━━ Einträge ━━
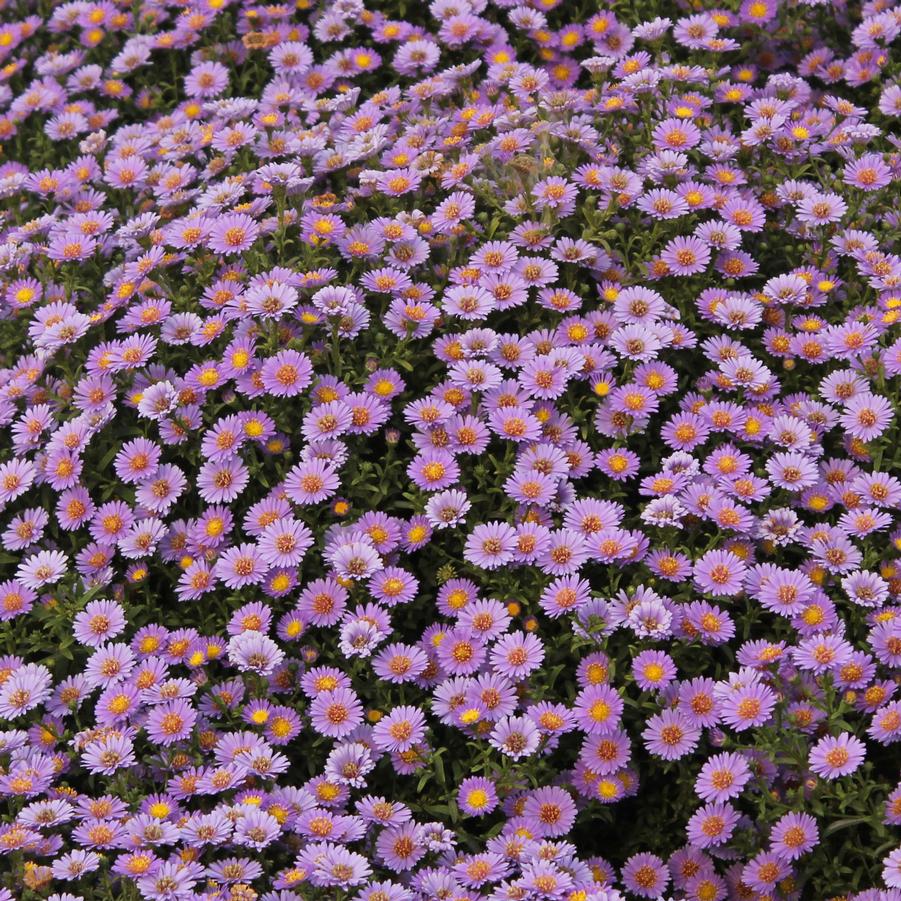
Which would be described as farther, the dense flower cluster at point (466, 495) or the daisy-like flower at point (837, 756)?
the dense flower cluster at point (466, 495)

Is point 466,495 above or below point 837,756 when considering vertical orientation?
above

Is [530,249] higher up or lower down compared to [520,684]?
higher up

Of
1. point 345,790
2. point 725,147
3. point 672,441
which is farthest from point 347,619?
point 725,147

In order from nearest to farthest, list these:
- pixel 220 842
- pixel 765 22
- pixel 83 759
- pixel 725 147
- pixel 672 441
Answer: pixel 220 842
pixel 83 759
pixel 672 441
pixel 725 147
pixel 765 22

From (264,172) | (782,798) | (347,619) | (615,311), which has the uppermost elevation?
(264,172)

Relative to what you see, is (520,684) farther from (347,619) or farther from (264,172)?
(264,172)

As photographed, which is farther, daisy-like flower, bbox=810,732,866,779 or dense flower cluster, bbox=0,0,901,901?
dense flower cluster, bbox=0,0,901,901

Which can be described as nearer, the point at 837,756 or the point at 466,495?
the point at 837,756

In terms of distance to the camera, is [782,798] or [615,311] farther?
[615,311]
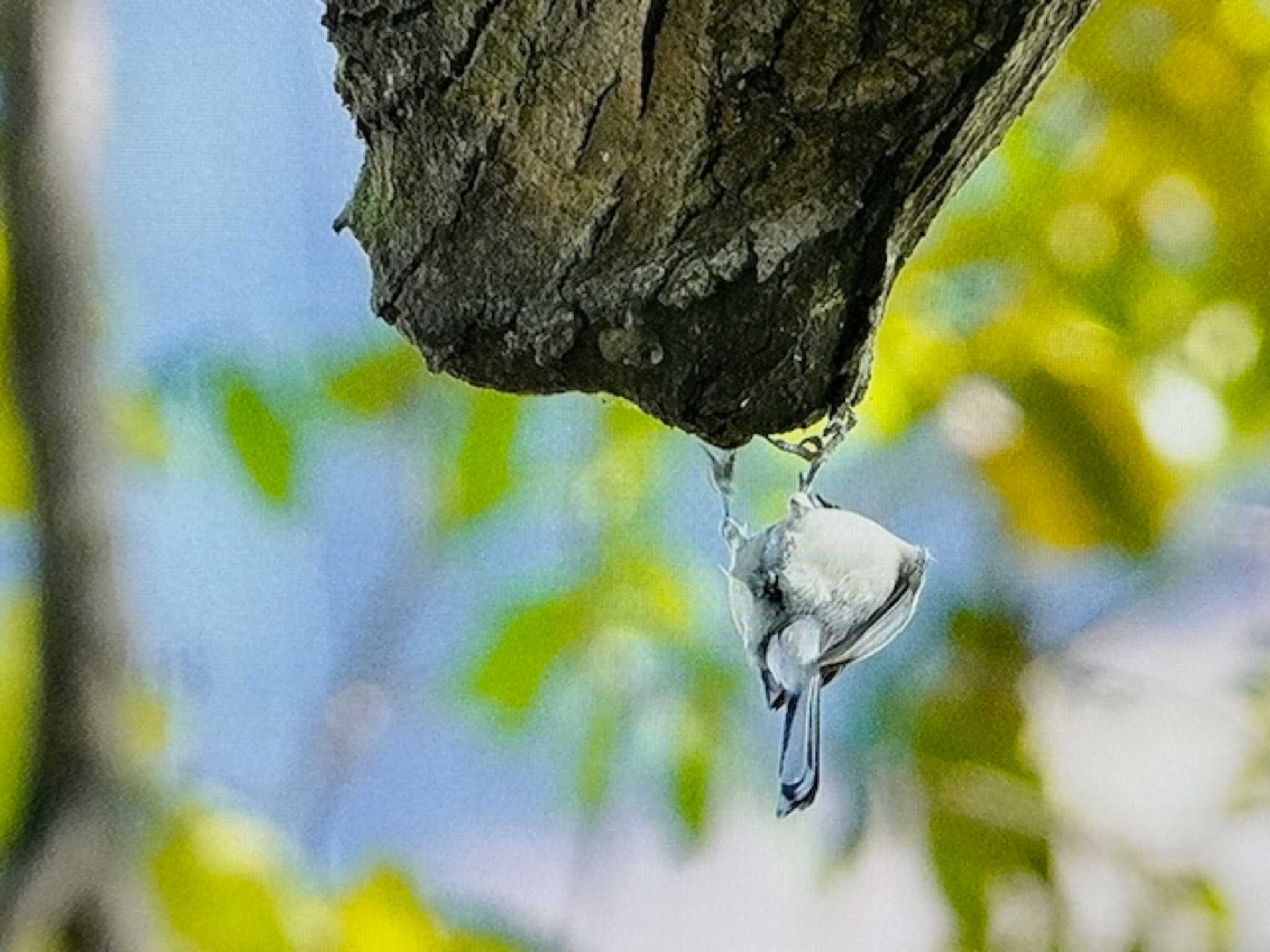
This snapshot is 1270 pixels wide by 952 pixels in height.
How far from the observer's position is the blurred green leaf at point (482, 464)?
━━━
━━ Einträge ━━
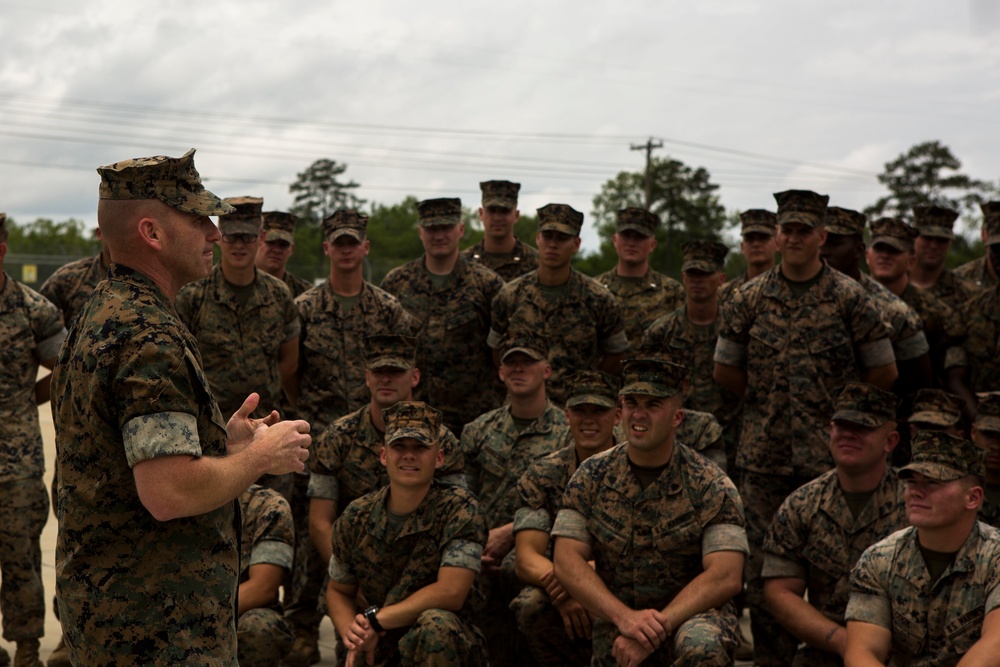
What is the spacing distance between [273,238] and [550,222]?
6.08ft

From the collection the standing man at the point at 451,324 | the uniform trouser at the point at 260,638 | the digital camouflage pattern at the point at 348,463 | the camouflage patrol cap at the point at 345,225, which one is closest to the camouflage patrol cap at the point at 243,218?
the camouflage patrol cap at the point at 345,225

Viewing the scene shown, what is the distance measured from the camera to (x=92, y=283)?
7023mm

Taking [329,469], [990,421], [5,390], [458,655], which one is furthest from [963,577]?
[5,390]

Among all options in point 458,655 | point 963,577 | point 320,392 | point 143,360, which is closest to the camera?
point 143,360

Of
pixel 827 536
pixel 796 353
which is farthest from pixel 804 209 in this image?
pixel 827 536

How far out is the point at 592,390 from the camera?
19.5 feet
━━━
━━ Einträge ━━
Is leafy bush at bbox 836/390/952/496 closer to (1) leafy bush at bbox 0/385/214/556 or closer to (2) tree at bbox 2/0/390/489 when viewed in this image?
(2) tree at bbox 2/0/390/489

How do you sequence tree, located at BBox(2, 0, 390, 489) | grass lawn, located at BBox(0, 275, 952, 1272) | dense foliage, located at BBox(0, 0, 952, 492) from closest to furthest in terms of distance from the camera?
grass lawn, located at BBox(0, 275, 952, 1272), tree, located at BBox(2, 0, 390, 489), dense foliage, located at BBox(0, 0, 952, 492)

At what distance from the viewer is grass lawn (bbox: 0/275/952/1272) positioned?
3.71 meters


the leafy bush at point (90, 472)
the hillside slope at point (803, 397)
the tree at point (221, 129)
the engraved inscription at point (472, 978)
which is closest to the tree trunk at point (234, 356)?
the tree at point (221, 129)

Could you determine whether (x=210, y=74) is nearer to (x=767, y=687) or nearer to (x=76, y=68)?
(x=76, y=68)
━━━
▸ **Deine Aufgabe**
Wie viele Zeilen der Einträge enthalten das Wort "lawn"? Nenne nur die Zahl.

▸ **Gelöste Aufgabe**
3